It thereafter further instructed the jury that plaintiff was entitled to recover, if at all, "* * * the amount of expenses reasonably incurred by him in the treatment of his injuries, including hospital bills, doctors' bills, medicines and supplies * *."

Thus the court submitted to the jury the substance of evidence it had first admitted and then withdrawn from the consideration of the jury. Curlee v. Scales, 223 N.C. 788, 28 S.E.2d 576; State v. Wyont, 218 N.C. 505, 11 S.E.2d 473. And the testimony was not related to its probable effect on plaintiff's future earning capacity. This evidence had a direct bearing upon the amount of damages this plaintiff was entitled to recover, and the submission thereof to the jury under the circumstances here disclosed constitutes prejudicial error which entitles the defendants to a new trial in this cause.

----------------------------------------

▶ Work instruction 1
In one to three sentences, explain why the opinion on the jury's damages instructions holds that the defendants are entitled to a new trial.
▶ Work instruction 2
Repeat the part of the opinion on the jury's damages instructions starting with "Thus the court" and going on through "in this cause.".
▶ Work instruction 3
Finish out the next part of the opinion on the jury's damages instructions, picking up after its last sentence.
The records come from a separate source.

----------------------------------------

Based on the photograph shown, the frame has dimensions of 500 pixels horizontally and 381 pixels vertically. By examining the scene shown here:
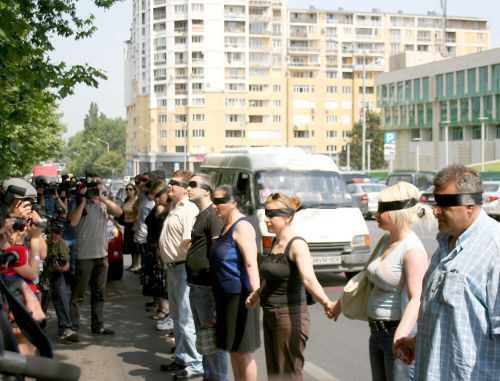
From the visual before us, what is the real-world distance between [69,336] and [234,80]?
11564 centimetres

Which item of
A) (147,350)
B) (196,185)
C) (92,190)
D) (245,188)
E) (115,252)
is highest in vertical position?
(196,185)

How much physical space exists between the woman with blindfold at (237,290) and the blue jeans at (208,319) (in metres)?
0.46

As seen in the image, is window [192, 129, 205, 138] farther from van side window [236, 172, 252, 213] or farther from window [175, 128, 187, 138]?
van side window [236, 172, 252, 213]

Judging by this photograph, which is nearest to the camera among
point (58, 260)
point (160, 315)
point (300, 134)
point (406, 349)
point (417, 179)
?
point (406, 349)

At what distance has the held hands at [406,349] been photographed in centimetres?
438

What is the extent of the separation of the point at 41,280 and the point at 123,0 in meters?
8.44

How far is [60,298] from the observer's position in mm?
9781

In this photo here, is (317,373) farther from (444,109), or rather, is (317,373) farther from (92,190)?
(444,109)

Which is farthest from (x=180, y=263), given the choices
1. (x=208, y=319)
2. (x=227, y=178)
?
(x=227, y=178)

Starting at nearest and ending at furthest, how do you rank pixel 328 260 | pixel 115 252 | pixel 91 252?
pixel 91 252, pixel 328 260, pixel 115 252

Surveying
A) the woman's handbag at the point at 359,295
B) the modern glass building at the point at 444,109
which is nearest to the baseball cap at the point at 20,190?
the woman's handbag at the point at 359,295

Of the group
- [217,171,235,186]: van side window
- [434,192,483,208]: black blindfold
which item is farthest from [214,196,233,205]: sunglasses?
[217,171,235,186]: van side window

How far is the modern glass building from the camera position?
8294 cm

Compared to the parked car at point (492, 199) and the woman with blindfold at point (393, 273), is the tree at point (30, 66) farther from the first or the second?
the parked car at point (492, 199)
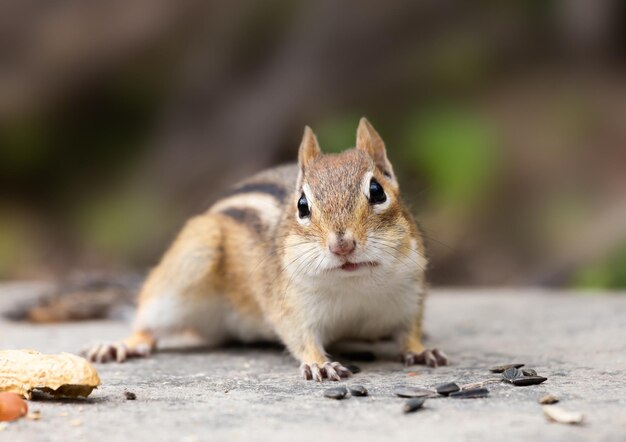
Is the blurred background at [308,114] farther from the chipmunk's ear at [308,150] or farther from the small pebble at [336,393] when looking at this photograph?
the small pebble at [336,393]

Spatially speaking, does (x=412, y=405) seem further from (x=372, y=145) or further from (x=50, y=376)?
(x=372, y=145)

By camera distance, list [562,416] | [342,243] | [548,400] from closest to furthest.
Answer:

----------------------------------------

▶ Answer section 1
The court submitted to the jury the substance of evidence it had first admitted and then withdrawn from the jury's consideration. That evidence bore directly on the amount of damages the plaintiff could recover. Under those circumstances, submitting it was prejudicial error.

▶ Answer section 2
Thus the court submitted to the jury the substance of evidence it had first admitted and then withdrawn from the consideration of the jury. Curlee v. Scales, 223 N.C. 788, 28 S.E.2d 576; State v. Wyont, 218 N.C. 505, 11 S.E.2d 473. And the testimony was not related to its probable effect on plaintiff's future earning capacity. This evidence had a direct bearing upon the amount of damages this plaintiff was entitled to recover, and the submission thereof to the jury under the circumstances here disclosed constitutes prejudicial error which entitles the defendants to a new trial in this cause.

▶ Answer section 3
In so holding we do not mean to say that the jury is not to consider any disfigurement caused by the injuries received by him. An outward, observable blemish, scar, or mutilation which tends to mar the appearance to the extent that it lessens or reduces the opportunities of the injured party to obtain remunerative employment might well effectuate a diminution of his future earning capacity. It is so considered under the Workmen's Compensation Act, G.S. § 97-31 (v, w); Arp v. E. A. Wood & Co., 207 N.C. 41, 175 S.E. 719; Stanley v. Hyman-Michaels Co., 222 N.C. 257, 22 S.E.2d 570. We will reserve that question until it is properly posed for decision.

Here the charge considered in the light of all the attendant circumstances leads us to the conclusion that its probable prejudicial effect was such as to warrant a new trial. It is so ordered.

In R. W. Marshburn v. Patterson—no error. In W. W. Marshburn v. Patterson— new trial.